* [Tasks and exercises]:
**1)** In the forum thread about auditioning as a psychotic dead girl, which horror movie does MurrayTX name as an example?
**2)** Carry on the forum thread about auditioning as a psychotic dead girl from its final line.

# Auditioning as a psychotic dead girl. Is this okay?



## QuiteShadow (Aug 13, 2013)

I'm auditioning for a pro haunt and what I'm doing is a psychotic dead girl. They said it was alright but I want to know what you guys think. They said it was alright for me to go in full costume and make up which is what I'm going to do. Do you think I should still do it and is the idea of a psychotic dead girl a good one? Is it something too over used or is it so unconventinal that I'd just look like I was trying too hard? Also what do you think would make a psychotic little dead girl scary?


----------



## MurrayTX (Nov 4, 2011)

The shrieking psychotic dead girl thing will be hard to maintain. But judging from the past few years' horror movies like Grave Encounters, the mumbling psychotic dead girl that turns and charges the viewer would be good in the right room. The only challenge is to not break character as ever young adult male (and a few creepy older ones) find themselves joking/flirting with you. Men are attracted to crazy. 

As a yardhaunter, I would want to have a good, distracting, psycho dead girl to throw guests off. But pro haunts may be burnt out on them.


----------



## debbie5 (Mar 2, 2007)

perhaps carrying a dead teddy bear or doll?? even better if you filled it with shaved deli ham & nibbled on it every so often...lots of head rolling, and laughing & mumbling some weird phrases...perhaps have a section of thick. loose latex hanging off of your face that you could pick at...


----------



## fontgeek (Jul 24, 2006)

* [Entries]:
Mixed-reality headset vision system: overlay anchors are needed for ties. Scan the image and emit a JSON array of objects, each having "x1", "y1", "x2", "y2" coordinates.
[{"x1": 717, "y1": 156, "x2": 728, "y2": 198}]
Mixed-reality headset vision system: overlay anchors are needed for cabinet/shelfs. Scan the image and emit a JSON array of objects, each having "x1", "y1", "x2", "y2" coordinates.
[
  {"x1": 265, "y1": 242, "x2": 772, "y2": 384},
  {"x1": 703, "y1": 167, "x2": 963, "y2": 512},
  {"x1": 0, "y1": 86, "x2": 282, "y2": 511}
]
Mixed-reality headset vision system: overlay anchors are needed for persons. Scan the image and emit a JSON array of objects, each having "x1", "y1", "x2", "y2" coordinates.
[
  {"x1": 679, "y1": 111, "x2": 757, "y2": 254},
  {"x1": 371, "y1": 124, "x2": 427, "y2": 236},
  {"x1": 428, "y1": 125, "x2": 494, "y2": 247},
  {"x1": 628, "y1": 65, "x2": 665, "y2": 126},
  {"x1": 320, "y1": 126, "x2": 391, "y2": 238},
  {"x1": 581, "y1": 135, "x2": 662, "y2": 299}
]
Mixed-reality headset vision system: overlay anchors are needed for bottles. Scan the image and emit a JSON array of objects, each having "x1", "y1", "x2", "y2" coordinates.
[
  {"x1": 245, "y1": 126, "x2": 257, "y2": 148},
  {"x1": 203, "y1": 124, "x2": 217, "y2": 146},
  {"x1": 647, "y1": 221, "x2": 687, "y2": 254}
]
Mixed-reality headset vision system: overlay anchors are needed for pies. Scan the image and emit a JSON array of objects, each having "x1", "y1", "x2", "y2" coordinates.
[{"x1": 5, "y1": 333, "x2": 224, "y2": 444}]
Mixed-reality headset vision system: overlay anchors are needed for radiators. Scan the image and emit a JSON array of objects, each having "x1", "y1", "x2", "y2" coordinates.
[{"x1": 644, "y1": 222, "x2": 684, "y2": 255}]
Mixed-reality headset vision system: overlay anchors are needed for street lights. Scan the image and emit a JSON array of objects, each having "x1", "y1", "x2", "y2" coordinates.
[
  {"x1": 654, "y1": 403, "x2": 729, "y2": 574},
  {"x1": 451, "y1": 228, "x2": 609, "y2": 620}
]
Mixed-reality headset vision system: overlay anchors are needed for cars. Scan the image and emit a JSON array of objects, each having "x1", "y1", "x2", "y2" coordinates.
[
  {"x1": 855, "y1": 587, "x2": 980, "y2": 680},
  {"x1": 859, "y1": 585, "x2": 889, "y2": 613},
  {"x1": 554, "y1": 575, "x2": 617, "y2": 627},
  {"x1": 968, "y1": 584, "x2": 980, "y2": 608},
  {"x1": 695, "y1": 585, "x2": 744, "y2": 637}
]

* [Task-by-task answers]:
**1)** Grave Encounters.

**2)**
Trying to keep up even one full night of shrieking would be difficult at best, and having to do it night after night? You'd be so horse after half of the first night your act would either have to change or disappear. Don't get me wrong, I like the psychotic dead girl, but I think it needs to be based more on physical acting/actions than on shrieking or screaming. Having the remnants of a guest to gnaw on, only to drop it once you see a group of people enter the scene and try to chase them from the room/scene would work . It seems to me that you have to really show the guests WHY you are psychotic, maybe cuffs and manacles with broken chains attached and have remnants of chains and hooks on the wall as though you broke the chains after years of struggling.


----------



## QuiteShadow (Aug 13, 2013)

My costume is most likely going to be connected with my lines for example. 
I've got a prop it's a teddy bear but it's mouth is really screwed up and bloody as it's unhinged with sharp teeth. I'm going to use that with a few lines that is me telling the people I'm trying to get to hire me in a soft voice "I get lonely sometimes...I miss my daddy...but he tasted so good..." then my voice will start to sound happier "isn't that right teddy" Then I'll turn him around and show him off quickly. I'll ask in a high voice if they want to play with it.

I'm debating on this one but I'm thinking about getting a bunch of mixed match nails too. Putting them on and then talking about how all of the girls had beautiful nails in school and how I took them. Then I'll pick someone from the crowd and say "You've got good nails." Twitching my head to the side as my eyes will pop out with a stern expression on my face I'll wine for the nails. 

These are all things that I've made up with my boyfriend. I want to show the people I'm auditioning for I can do my own stuff. At the same time I could do something from a horror movie which would be easier but I don't know who I'd want to be. Then I could just go as a monster too. The little girl who's psychotic is the only one I can think of material for.


----------



## RoxyBlue (Oct 6, 2008)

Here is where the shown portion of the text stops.